Kreisverband, Zetel

Ohrbült in Zetel: KFZ-Verkehr hat Vorrang - keine Sicherheit für Fussgänger

18.12.2025 · von Wilhelm Wilken

„Das gibt es wohl landesweit nur in Zetel und sonst nirgendwo, dass auf dem zentralen Ort einer Gemeinde gehwegsichernde Massnahmen auf Anordnung der Straßenbauverwaltung Aurich wieder abgebaut werden müssen, mit der Begründung, der KFZ-Verkehr werde dadurch behindert“ kritisiert
Wilhelm Wilken, Fraktionssprecher der Fraktion Bündnis90/Die Grünen im Rat der Gemeinde Zetel die Anordnung. 
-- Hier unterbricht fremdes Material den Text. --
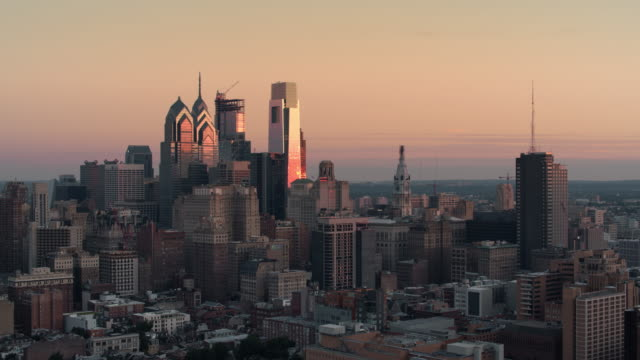 AERIAL Skyscrapers in the city of Philadelphia, PA at sunrise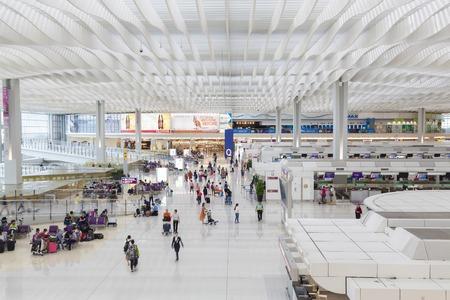 Hong Kong, China - Jun 23, 2015: Travellers in the departure hall of Hong Kong International Airport Terminal 2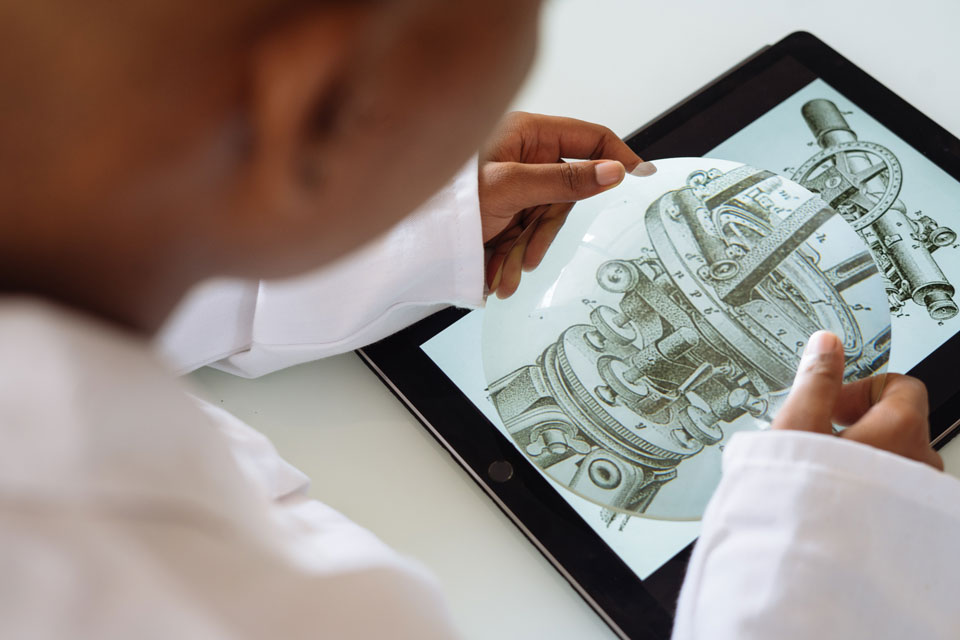 Young person looking at the structure of a mediaeval telescope on an ipad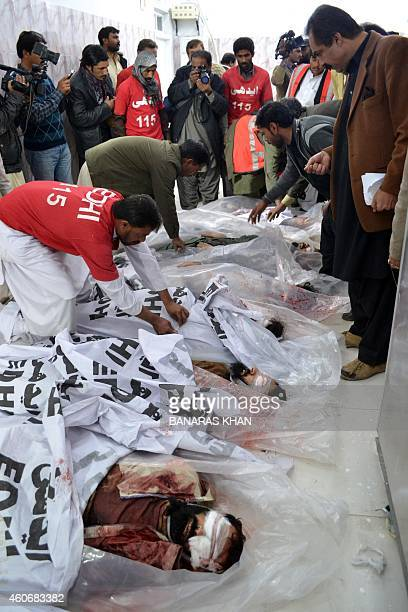 Pakistani rescuers cover the bodies of militants killed in operation at a hospital in Quetta on December 19 2014 At least seven militants were killed...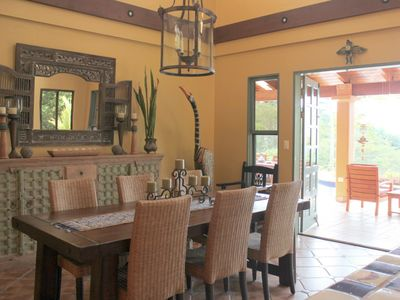 French doors lead from the dining room to the poolside veranda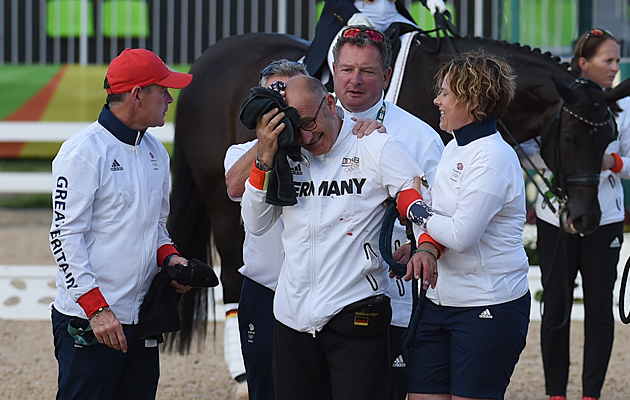 Groom Robbie Sanderson being helped from the team dressage medal ceremony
Die Anordnung aus Aurich wurde jetzt gegenüber der Gemeindeverwaltung ausgesprochen und mitgeteilt. Zuvor hatte die Gemeinde auf dem Ohrbült, wie zuvor abgesprochen und vom Rat beschlossen, Poller zum Schutz des Fussgängerverkehrs und fussgängerleitende „Skulpturen“ aufstellen lassen. Diese sollten auf den halbwegs sicheren Übergang für Fussgänger hinweisen.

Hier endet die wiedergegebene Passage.